By Cheryl Bettigole, MD, MPH
Director of Chronic Disease Prevention, Philadelphia Department of Public Health
On June 16, 2016, 13 of the 17 members of Philadelphia’s City Council voted in favor of Bill No. 160176, the Sugar-Sweetened Beverage Tax. Cheers erupted from the groups that had rallied in favor of the tax: pre-K providers, city parks advocates, parents committed to better educational opportunities for their children, the public health community, and many more. And social media went wild.
Multiple well-respected public health authorities ranging from the World Health Organization to the Institute of Medicine have long recommended taxes on sugar-sweetened beverages as part of our battle against obesity and diabetes. Yet until this week, Berkeley stood alone as the only U.S. city that had succeeded in passing such a tax. As we’ve heard here in Philadelphia time and time again, we are not like Berkeley. We are a big city struggling with poverty. Too many of our children end up in prison and too few go to college. And we’ve tried this before: in 2010, and again in 2011, then Mayor Nutter attempted to pass a sugary drink tax, stressing our epidemics of obesity and diabetes. Each time, the City Council turned him down.

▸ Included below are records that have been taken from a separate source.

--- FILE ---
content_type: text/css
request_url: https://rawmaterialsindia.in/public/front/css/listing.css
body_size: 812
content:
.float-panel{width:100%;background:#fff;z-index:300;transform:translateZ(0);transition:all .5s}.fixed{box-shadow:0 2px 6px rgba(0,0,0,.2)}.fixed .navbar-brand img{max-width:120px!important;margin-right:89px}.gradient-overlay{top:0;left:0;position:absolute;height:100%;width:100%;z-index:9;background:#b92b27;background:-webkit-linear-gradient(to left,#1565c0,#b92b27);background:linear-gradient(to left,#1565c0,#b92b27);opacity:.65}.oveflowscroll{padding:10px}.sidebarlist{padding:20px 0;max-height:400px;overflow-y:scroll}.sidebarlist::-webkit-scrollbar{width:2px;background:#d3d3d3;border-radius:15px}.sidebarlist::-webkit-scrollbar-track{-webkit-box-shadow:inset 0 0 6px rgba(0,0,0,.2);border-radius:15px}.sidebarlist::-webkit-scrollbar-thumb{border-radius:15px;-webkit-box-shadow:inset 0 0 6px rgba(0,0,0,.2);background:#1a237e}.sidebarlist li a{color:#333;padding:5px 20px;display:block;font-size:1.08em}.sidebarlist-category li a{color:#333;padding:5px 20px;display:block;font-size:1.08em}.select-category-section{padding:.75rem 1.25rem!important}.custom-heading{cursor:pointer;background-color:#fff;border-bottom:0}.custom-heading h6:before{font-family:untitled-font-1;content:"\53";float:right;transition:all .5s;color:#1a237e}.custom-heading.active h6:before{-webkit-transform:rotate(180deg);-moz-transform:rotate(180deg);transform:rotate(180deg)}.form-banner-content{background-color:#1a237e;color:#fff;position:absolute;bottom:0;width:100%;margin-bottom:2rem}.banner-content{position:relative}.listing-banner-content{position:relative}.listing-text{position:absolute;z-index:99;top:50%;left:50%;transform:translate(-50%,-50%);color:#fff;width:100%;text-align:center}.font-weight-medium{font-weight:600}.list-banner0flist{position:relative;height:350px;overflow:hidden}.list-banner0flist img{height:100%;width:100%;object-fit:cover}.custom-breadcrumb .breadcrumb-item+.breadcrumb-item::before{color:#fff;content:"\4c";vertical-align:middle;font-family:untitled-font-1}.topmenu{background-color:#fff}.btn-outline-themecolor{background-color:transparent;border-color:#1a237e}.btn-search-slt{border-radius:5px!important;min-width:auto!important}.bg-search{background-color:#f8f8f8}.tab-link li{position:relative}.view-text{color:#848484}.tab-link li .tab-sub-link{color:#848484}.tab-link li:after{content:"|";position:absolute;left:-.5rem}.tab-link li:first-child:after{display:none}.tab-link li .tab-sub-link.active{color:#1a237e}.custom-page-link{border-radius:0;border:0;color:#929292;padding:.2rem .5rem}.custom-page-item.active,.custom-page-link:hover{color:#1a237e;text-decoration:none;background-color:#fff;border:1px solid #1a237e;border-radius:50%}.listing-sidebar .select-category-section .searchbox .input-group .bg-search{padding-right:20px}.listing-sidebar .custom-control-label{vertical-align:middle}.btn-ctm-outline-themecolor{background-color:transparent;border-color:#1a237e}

But this time, Philadelphia’s effort to pass a tax on sugary drinks was like no other. Instead of touting the sugary beverage tax as a solution to the city’s epidemics of diabetes, obesity, and early death from heart disease – although these points are certainly important – Mayor Kenney proposed taxing these drinks to fund desperately needed programs for our city’s children. Our campaign emphasized the estimated revenue this policy could earn for the city: more than $400 million over five years. Subsidized high quality pre-K, community schools, and improvements to Philadelphia’s ailing parks, recreation centers and libraries struck a chord in the city’s neighborhoods. People whose day-to-day struggles make long-term health risks like diabetes seem less pressing than today’s needs listened, and they joined a diverse coalition that worked to pass the tax. The clarity with which the Mayor laid out the plan for the future revenue helped rally parents, childcare providers, and thousands of others concerned about the future of Philadelphia’s children to the cause.
And the needs of Philadelphia’s children are immense. With one of the highest poverty rates in the country, our children face daunting odds on their way to adulthood. Our school district is chronically underfunded, which means that children who enter school behind in their pre-reading skills are unlikely to ever catch up. Research shows that high quality pre-K can change that. In our poorest neighborhoods, children, especially boys of color, are more likely to end up in prison than to go to college. Libraries and recreation centers provide much needed afterschool havens for kids whose parents have to be at work. But these facilities are in disrepair and many are unsafe. In effect, this policy seizes on two potential opportunities to create healthier environments for Philadelphia kids. In the end, the benefit that moved people most stemmed from the tax’s potential to change the realities of poverty, lack of education, and mass incarceration. And changing these realities will have a profound impact on the health of Philadelphia’s children, an impact that adds immensely to the direct effect the sweetened drink tax will have on health through prevention of obesity and diabetes.
The details of how the tax will be levied are also important. Philadelphia will be taxing sugary and diet drinks at the distributor level, not the consumer level. This makes implementation straightforward, given the limited number of distributors, and leaves open the possibility that the industry may choose not to pass on the full amount of the tax to consumers. The tax will be 1.5 cents per ounce (with an equivalent tax rate for syrups and concentrates) and will be levied starting January 1, 2017 on all non-alcoholic beverages with added sugar-based and artificial sweeteners. Exemptions include baby formula, medical foods, drinks that are 50% or more milk by volume, drinks that contain 50% or more fresh fruit or vegetables by volume (like healthy smoothies), unsweetened drinks to which sweetener is added at the time of serving, and syrups or concentrates that the purchaser mixes for him/herself.
As expected, industry fought back hard. The American Beverage Association spent at least $4 million on ads attacking the tax proposal as a so-called “grocery tax,” claiming that it would double the price of family groceries. The Teamsters’ Union backed them in these claims, further insisting that thousands of jobs will be lost when the tax is implemented (despite no evidence to back up this claim and multiple advocates who have pointed out that we are not taxing thirst).
Thanks to private support, Philadelphians for a Fair Future, the group backing the tax, was able to run ads of its own. These ads, like the Mayor’s statements at multiple community meetings, focused exclusively on the benefits of the use of the tax revenue. Keeping the focus on the needs of Philadelphia’s kids and the plans to use the sugary beverage tax to make a real difference for their future helped create widespread support for the tax. Given Philly’s unsuccessful attempts to pass a similar tax in 2010 and 2011 with messaging based on preventing diabetes and obesity, it seems that this new focus was a game-changer in getting the tax passed.
Our work has only begun. In the coming months, we will be working hard to implement and evaluate this tax, striving to maximize this opportunity given to our city by a committed and visionary City Council. But today, we celebrate the fact that Philadelphia has just taken an exciting step forward to protect our children and open new opportunities for their futures.